The Parliament will begin drawing up revisions to the Bankruptcy Act and the Consumer Protection Act to remedy the shortcomings brought to light by the bankruptcy of Anttila, promises Kaj Turunen (PS), the chairperson of the Parliament's Commerce Committee.
The Commerce Committee is responsible for matters dealing with consumer protection.
“I believe the issue is so important that the necessary legislative changes should be launched by the Commerce Committee in early September,” Turunen says in a press release.
Turunen estimates that two features of the legislation are particularly in need of immediate revision. The legislation, he writes, should guarantee that customers are treated equally irrespective of their method of payment and that customers are not treated as creditors in the event of bankruptcy. Currently, customers who used a credit card to pay for their order may be eligible for compensation from their card issuer in the event of bankruptcy, whereas customers who used a debit card or online banking credentials to pay for their order may not be compensated for undelivered orders.

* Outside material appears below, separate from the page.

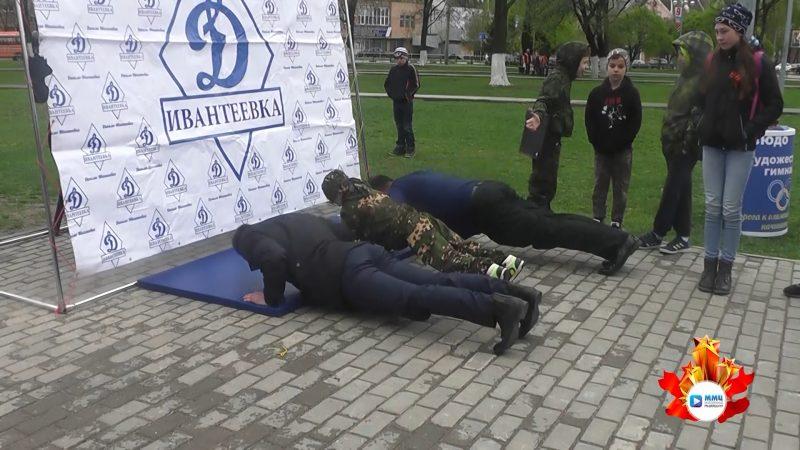 День Победы сквер Центральный проезд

“Many low-income people are not even granted credit cards and instead use their online banking credentials [to shop online]. It is unreasonable if the premise of the legislation is that these people are at a disadvantage,” writes Turunen.
He also estimates that consumers are unlikely to be aware of the risks associated with online shopping.
“No one is under the impression that they are granting a loan when placing an order with a company. Consumers cannot be required to have knowledge of the economic situation of the company they placed their order with. Consumers should be in a priority position in relation to creditors,” he argues.